Monday, 7 June 2010
695 - Whirred
[photo by giuss95]
Notwithstanding The Language Instinct, by Steven Pinker, that we are essentially a-verbal suggests to me that we can become, perhaps already are becoming, post-verbal.
This, wryly, from Sara Maitland's A Book of Silence: "'Communication' (which always means talk) is the sine qua non of 'good relationships'. 'Alone' and 'lonely' have become almost synonymous; worse, perhaps, 'silent' and 'bored' seem to be moving closer together too.' (p.3)
I was at a discussion at which Sara Maitland spoke, and one of us who had come to listen argued that we are a noisy species, that we survive because of noise - warnings and attraction calls and the like - and that not speaking is therefore unnatural. But I wonder (following Maitland) if it is not quite as simple as that.
I follow Pinker's ideas that our relationship with language, indeed the whole of culture, is sustained through our having evolved brains that can comprehend and develop it; that, to the extent that it is evolutionarily desirable to be fluent, those of us who have an optimum capacity to handle words will, over eons, have passed our capacities down, through genes and culture, so that this generation is likely to be the most fluent ever.
And yet two thoughts intrude. First, what is evolved is the capacity to handle language, rather than language itself; second, verbal communication is incredibly effective, but not necessarily in all (even, perhaps, most) evolutionary niches.
I'll take these in turn (and I know I am using words to do so). It is true that we do, by and large, all speak, but we are not born speaking. What gets us speaking is exposure to parents and peers who can teach us. So whilst there might be a thirst to learn to speak, as there is a hunger for food, what this reveals is a brain fine-tuned to apprehend and adopt words, as a mouth can suck a teat. If every word was suddenly expunged, we would continue to be born with brains to listen for words, at least until evolution had worked its winnowing magic and replacement expressions of life, taking advantage of the distress our word-thirst placed us in, started to prevail.
Therefore a question arises: if our brains' verbal apprehension, creation and distribution technologies were combined with other neural technologies, to effect new communication (or wider than that, life) tools, might we not allow these to grow in place of modern human verbosity. Because not to do so would be to restrict our humanity. This is what has happened with the spread of reading, after all, which co-opts the brain's visual system into working with its language systems. Arguably something similar is happening as text-based communication widens into virtual reality - a phenomenon that neuroscientists are engaged in documenting.

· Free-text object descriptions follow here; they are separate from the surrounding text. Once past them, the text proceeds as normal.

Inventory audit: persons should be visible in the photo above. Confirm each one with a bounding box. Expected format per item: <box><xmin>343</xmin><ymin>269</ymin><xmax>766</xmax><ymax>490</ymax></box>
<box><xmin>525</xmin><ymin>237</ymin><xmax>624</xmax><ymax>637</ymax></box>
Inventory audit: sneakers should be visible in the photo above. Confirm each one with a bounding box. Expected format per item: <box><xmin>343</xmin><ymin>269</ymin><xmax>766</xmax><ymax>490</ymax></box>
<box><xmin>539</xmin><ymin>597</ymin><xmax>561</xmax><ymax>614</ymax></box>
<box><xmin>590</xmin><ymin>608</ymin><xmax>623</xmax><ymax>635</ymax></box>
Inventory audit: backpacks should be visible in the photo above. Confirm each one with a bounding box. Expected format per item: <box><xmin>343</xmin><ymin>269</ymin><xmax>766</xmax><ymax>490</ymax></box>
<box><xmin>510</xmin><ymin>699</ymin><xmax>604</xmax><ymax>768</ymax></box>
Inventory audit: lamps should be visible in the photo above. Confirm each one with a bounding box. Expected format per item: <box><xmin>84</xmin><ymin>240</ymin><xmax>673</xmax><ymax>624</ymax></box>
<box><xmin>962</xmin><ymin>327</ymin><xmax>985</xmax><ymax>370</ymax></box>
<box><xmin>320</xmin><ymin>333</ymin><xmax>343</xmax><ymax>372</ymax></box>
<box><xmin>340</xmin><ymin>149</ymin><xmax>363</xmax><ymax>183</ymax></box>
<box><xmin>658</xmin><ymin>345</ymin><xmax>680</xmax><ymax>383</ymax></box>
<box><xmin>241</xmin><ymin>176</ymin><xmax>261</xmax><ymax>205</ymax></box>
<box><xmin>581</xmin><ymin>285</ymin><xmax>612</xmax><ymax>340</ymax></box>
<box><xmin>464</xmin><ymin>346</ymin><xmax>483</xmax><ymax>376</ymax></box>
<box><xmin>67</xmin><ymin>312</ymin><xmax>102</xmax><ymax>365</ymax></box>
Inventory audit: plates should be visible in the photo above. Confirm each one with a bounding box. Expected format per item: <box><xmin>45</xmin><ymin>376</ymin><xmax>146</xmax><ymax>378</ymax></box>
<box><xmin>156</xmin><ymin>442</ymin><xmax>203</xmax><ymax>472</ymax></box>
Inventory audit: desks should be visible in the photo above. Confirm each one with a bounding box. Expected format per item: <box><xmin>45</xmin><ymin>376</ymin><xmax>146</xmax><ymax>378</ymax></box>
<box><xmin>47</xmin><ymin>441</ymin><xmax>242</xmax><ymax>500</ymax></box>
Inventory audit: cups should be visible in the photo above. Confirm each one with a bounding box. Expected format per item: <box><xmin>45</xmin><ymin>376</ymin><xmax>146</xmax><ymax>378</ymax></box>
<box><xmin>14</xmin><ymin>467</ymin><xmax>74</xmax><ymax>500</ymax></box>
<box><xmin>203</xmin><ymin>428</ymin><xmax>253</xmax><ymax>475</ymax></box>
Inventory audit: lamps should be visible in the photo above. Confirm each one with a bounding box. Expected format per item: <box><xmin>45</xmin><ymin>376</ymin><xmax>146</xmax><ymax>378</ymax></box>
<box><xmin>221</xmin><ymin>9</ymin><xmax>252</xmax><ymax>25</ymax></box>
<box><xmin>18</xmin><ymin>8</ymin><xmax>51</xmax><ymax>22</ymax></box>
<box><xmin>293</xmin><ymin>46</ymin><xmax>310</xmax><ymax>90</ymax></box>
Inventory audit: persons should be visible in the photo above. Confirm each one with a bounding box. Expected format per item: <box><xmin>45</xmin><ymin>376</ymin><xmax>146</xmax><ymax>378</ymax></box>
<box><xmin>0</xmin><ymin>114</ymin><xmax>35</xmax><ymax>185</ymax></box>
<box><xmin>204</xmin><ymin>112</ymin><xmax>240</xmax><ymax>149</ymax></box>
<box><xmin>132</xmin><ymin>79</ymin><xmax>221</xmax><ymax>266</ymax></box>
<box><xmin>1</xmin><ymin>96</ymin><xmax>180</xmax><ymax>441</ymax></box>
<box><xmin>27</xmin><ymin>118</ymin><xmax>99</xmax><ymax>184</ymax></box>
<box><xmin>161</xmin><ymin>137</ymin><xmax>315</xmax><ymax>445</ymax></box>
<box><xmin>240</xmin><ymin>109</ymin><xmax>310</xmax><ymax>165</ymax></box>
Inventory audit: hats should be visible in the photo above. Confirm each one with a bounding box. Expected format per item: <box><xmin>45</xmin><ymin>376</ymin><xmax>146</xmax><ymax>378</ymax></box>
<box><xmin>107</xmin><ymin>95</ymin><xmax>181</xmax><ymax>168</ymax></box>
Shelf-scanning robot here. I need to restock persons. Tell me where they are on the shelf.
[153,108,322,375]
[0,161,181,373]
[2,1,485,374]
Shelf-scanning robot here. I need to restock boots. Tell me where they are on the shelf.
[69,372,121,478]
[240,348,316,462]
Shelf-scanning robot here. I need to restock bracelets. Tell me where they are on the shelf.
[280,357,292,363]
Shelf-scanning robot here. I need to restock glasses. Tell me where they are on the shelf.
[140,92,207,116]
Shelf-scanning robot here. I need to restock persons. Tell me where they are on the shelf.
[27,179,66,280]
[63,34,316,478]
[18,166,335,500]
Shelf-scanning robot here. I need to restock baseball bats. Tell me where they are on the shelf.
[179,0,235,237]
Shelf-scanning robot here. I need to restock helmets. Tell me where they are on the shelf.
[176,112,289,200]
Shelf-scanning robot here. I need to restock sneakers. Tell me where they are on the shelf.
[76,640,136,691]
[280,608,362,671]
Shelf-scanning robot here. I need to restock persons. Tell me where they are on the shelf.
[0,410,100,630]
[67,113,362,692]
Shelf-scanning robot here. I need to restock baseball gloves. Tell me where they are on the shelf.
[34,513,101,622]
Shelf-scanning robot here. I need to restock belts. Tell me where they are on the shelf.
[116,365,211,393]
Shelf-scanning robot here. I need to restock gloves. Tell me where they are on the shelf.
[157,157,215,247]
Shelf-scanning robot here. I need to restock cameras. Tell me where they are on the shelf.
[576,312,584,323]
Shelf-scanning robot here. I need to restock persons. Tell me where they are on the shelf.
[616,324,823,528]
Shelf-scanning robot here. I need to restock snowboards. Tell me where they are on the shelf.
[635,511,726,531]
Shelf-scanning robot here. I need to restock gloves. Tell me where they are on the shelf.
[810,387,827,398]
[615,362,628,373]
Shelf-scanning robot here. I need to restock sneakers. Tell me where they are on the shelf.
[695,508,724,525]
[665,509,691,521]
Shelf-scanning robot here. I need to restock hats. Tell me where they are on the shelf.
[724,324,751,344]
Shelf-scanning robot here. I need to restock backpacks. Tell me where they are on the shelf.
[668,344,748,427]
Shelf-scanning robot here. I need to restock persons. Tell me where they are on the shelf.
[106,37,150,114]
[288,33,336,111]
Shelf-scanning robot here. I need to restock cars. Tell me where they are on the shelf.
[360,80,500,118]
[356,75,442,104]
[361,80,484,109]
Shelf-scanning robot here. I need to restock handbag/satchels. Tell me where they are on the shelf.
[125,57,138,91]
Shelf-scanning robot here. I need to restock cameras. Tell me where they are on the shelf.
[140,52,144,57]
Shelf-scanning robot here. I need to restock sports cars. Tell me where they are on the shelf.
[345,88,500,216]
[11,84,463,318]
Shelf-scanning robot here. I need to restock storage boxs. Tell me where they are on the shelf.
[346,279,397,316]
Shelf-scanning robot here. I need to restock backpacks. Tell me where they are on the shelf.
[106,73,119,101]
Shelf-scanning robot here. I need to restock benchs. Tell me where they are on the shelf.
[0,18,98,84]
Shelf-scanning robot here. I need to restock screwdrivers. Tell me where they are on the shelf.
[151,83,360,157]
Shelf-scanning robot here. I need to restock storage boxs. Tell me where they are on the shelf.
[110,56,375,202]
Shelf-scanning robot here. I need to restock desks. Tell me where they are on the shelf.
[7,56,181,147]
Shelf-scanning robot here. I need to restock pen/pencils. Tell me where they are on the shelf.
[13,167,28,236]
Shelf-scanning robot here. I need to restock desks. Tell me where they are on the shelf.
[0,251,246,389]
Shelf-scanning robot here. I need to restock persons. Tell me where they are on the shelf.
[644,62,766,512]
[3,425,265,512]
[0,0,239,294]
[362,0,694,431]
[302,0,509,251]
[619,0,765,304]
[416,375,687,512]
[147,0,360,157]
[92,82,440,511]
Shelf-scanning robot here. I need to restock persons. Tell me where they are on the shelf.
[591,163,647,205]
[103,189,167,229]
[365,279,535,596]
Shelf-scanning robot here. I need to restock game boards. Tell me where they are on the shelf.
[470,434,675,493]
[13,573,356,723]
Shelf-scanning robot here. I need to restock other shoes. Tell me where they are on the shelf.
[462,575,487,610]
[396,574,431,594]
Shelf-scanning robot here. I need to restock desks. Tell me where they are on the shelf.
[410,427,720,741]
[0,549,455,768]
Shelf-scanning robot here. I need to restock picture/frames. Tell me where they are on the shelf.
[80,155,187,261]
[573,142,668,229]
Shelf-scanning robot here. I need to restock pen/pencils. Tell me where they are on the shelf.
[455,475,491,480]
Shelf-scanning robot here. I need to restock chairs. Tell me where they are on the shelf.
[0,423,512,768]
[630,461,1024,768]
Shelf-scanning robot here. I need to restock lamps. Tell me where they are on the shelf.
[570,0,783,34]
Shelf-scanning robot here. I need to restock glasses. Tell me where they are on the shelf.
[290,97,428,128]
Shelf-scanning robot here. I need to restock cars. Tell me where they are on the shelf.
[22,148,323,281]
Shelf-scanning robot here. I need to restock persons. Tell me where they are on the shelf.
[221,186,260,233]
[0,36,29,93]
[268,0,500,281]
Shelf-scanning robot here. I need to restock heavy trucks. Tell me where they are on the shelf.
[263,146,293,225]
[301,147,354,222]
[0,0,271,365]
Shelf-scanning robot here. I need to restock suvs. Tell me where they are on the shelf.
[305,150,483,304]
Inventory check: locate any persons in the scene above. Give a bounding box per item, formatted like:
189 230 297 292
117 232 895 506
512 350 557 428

But modern life throws more at us than electronic interfaces. Not least it continues to throw big questions from past eras about our capacity, for example, to adapt to new physical environments. Speech is great, but it'll never work, unmediated, underwater or in space or, perhaps, in noisy, jam-packed cities, where we preserve our personal space only by raising walls through which conversation cannot effectively pierce. And there is always the potential for us to create new neural technologies and subsequently to identify the niches where they can take us, for the sheer joy of it.
Evolutionary niches like cityscapes or wind-swept deserts are presently on the increase. There is no guarantee that the optimum conditions under which our language instinct evolved should continue to prevail. This drives us back to consider what the essence of humanity is. Our modern culture is, certainly, word-based; our post-modern culture less so. Perhaps it becomes more important for us to read one another's emotions projected alongside and concurrent with the brands we are wearing.
Or to adopt opportunities offered by our growing genetic or environmental awareness. If understanding is defined simply as the act of engaging with information packaged and sent between each other, and if we can package that information with greater dexterity and beauty in the form of a butterfly than a word, then our future conversations might be lepidoptic, rather than auditory.
With the hum of insect wings, in future days, words may have whirred into obsolescence.